Provided records:
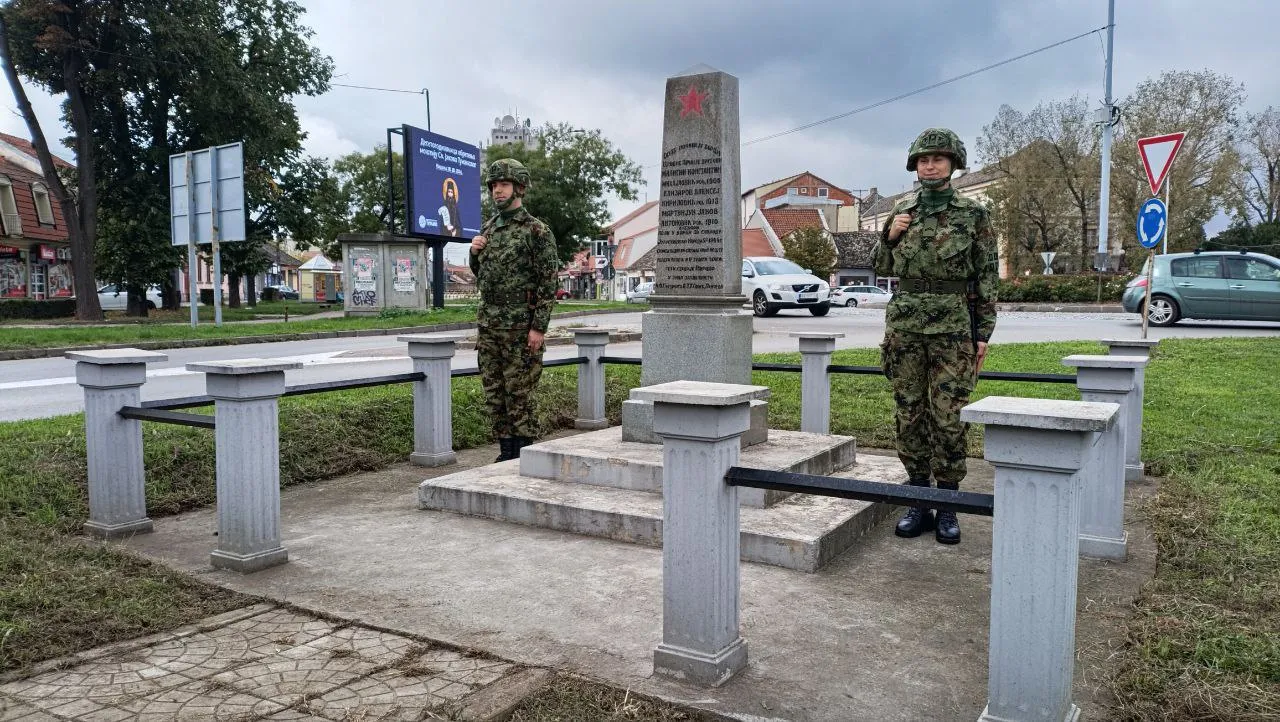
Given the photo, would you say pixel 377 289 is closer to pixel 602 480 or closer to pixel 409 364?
pixel 409 364

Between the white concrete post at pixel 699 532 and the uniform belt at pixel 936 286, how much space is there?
1985 mm

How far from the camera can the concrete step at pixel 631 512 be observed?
4.20 metres

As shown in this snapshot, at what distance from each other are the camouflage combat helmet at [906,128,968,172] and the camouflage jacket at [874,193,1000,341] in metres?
0.21

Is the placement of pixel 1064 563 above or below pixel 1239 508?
above

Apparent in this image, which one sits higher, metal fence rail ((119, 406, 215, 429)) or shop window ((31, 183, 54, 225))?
shop window ((31, 183, 54, 225))

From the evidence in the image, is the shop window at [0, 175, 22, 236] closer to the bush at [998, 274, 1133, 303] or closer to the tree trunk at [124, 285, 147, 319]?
the tree trunk at [124, 285, 147, 319]

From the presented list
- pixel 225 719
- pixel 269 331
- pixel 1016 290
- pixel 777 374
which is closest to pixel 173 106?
pixel 269 331

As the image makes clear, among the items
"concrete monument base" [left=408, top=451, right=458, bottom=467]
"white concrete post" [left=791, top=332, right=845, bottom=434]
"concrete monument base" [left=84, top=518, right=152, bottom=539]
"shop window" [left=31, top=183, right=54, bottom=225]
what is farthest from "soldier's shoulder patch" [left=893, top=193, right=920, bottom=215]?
"shop window" [left=31, top=183, right=54, bottom=225]

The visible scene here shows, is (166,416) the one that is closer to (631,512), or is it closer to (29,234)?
(631,512)

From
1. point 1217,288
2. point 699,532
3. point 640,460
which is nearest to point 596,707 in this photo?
point 699,532

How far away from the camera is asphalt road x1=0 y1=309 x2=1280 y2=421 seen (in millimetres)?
9094

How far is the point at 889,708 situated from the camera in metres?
2.71

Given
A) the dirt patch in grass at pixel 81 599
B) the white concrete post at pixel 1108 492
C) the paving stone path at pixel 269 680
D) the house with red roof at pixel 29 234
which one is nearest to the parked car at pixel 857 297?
the house with red roof at pixel 29 234

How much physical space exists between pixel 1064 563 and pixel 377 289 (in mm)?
24170
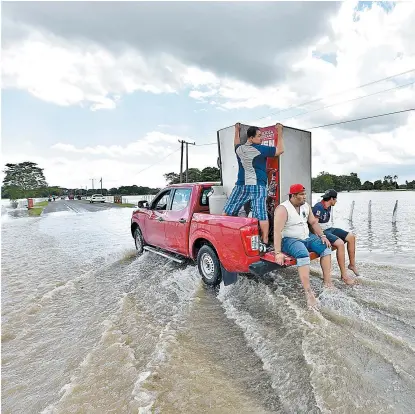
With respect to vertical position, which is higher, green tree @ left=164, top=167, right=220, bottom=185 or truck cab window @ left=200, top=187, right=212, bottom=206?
green tree @ left=164, top=167, right=220, bottom=185

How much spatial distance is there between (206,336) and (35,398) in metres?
1.67

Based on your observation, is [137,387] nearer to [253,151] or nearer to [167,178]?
[253,151]

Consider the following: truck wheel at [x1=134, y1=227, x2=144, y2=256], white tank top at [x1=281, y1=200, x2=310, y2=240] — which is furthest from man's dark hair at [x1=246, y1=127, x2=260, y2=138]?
truck wheel at [x1=134, y1=227, x2=144, y2=256]

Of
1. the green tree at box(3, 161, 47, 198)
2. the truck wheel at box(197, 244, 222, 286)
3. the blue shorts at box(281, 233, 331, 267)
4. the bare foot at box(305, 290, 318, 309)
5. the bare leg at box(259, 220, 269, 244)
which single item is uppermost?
the green tree at box(3, 161, 47, 198)

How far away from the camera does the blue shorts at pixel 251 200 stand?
4.36 meters

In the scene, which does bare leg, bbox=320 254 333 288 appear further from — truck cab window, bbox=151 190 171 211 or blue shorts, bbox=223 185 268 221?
truck cab window, bbox=151 190 171 211

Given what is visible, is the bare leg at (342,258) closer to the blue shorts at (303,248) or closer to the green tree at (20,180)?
the blue shorts at (303,248)

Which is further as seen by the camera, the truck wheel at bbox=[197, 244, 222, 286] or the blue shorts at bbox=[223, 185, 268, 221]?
the truck wheel at bbox=[197, 244, 222, 286]

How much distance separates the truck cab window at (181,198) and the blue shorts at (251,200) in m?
1.15

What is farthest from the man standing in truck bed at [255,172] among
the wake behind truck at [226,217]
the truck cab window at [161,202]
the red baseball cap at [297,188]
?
the truck cab window at [161,202]

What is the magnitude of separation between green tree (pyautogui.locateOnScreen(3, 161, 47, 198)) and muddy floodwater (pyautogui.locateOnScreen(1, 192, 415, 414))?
216ft

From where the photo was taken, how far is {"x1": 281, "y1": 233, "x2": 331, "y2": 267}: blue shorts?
12.9ft

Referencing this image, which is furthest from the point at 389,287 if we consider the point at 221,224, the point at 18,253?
the point at 18,253

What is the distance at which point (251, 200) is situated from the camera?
4.50 metres
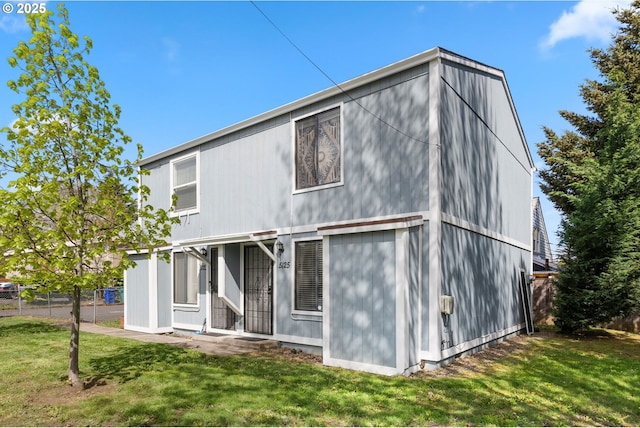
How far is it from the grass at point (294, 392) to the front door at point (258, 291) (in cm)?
189

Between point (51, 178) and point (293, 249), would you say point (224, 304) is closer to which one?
point (293, 249)

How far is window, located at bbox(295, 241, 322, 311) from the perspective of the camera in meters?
8.80

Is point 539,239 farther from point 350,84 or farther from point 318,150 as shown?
point 350,84

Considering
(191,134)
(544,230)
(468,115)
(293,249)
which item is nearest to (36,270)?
(293,249)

Short exercise: Transcribe every record above exactly as written, leaving out any pictures.

Answer:
Given the photo, would you say pixel 377 289 is closer to pixel 602 480 or closer to pixel 409 364?
pixel 409 364

Between the white concrete post at pixel 699 532 and the uniform belt at pixel 936 286, how much space is there?
1985 mm

How far from the camera can the concrete step at pixel 631 512 be observed?
4.20 metres

As shown in this snapshot, at what distance from each other are the camouflage combat helmet at [906,128,968,172] and the camouflage jacket at [874,193,1000,341] in metres?
0.21

Is the placement of pixel 1064 563 above or below pixel 1239 508?
above

Apparent in this image, which one sits higher, metal fence rail ((119, 406, 215, 429)) or shop window ((31, 183, 54, 225))?
shop window ((31, 183, 54, 225))

From the evidence in the image, is the shop window at [0, 175, 22, 236] closer to the bush at [998, 274, 1133, 303] or closer to the tree trunk at [124, 285, 147, 319]?
the tree trunk at [124, 285, 147, 319]

From the presented list
- pixel 225 719
- pixel 269 331
- pixel 1016 290
- pixel 777 374
which is closest to pixel 173 106?
pixel 269 331

As the image makes clear, among the items
"concrete monument base" [left=408, top=451, right=458, bottom=467]
"white concrete post" [left=791, top=332, right=845, bottom=434]
"concrete monument base" [left=84, top=518, right=152, bottom=539]
"shop window" [left=31, top=183, right=54, bottom=225]
what is farthest from "soldier's shoulder patch" [left=893, top=193, right=920, bottom=215]?
"shop window" [left=31, top=183, right=54, bottom=225]

The visible scene here shows, is (166,416) the one that is closer to (631,512), or is it closer to (29,234)?
(631,512)

From
1. point 1217,288
2. point 699,532
3. point 640,460
which is nearest to point 596,707 in this photo?
point 699,532

How far away from the camera is asphalt road x1=0 y1=309 x2=1280 y2=421 seen (in millimetres)?
9094

How far is the point at 889,708 situated from the camera in metres?
2.71

Given
A) the dirt patch in grass at pixel 81 599
B) the white concrete post at pixel 1108 492
C) the paving stone path at pixel 269 680
D) the house with red roof at pixel 29 234
which one is nearest to the parked car at pixel 857 297?
the house with red roof at pixel 29 234

How much physical space exists between pixel 1064 563 and pixel 377 289 (in mm)?
24170
With respect to vertical position, which is higher, green tree @ left=164, top=167, right=220, bottom=185 or truck cab window @ left=200, top=187, right=212, bottom=206?
green tree @ left=164, top=167, right=220, bottom=185

How much spatial distance is there between (206,336) and (35,398) in metres?
1.67

Based on your observation, is [137,387] nearer to [253,151] or nearer to [167,178]?
[253,151]

Consider the following: truck wheel at [x1=134, y1=227, x2=144, y2=256], white tank top at [x1=281, y1=200, x2=310, y2=240] — which is furthest from man's dark hair at [x1=246, y1=127, x2=260, y2=138]?
truck wheel at [x1=134, y1=227, x2=144, y2=256]

Of
1. the green tree at box(3, 161, 47, 198)
2. the truck wheel at box(197, 244, 222, 286)
3. the blue shorts at box(281, 233, 331, 267)
4. the bare foot at box(305, 290, 318, 309)
5. the bare leg at box(259, 220, 269, 244)
which single item is uppermost?
the green tree at box(3, 161, 47, 198)

How far away from the camera does the blue shorts at pixel 251 200 stand?
4.36 meters

In the scene, which does bare leg, bbox=320 254 333 288 appear further from — truck cab window, bbox=151 190 171 211 or blue shorts, bbox=223 185 268 221?
truck cab window, bbox=151 190 171 211

Given what is visible, is the bare leg at (342,258) closer to the blue shorts at (303,248) or closer to the green tree at (20,180)?
the blue shorts at (303,248)

Which is further as seen by the camera, the truck wheel at bbox=[197, 244, 222, 286] or the blue shorts at bbox=[223, 185, 268, 221]?
the truck wheel at bbox=[197, 244, 222, 286]

How much distance separates the truck cab window at (181,198) and the blue shorts at (251,200) in m?
1.15

What is farthest from the man standing in truck bed at [255,172] among
the wake behind truck at [226,217]
the truck cab window at [161,202]
the red baseball cap at [297,188]
?
the truck cab window at [161,202]

What is the magnitude of separation between green tree (pyautogui.locateOnScreen(3, 161, 47, 198)) and muddy floodwater (pyautogui.locateOnScreen(1, 192, 415, 414))?
216ft

From where the photo was taken, how far is {"x1": 281, "y1": 233, "x2": 331, "y2": 267}: blue shorts?
12.9ft

Referencing this image, which is furthest from the point at 389,287 if we consider the point at 221,224, the point at 18,253?
the point at 18,253

What is the distance at which point (251, 200) is situated from the camera?
4.50 metres
How far is it from the grass at point (294, 392) to the front door at point (258, 291) (in cm)?
189

Between point (51, 178) and point (293, 249), would you say point (224, 304) is closer to which one?
point (293, 249)

How far is window, located at bbox(295, 241, 322, 311) from the perspective of the camera in meters?
8.80

Is point 539,239 farther from point 350,84 or farther from point 318,150 as shown?
point 350,84

Considering
(191,134)
(544,230)
(468,115)
(293,249)
which item is nearest to (36,270)?
(293,249)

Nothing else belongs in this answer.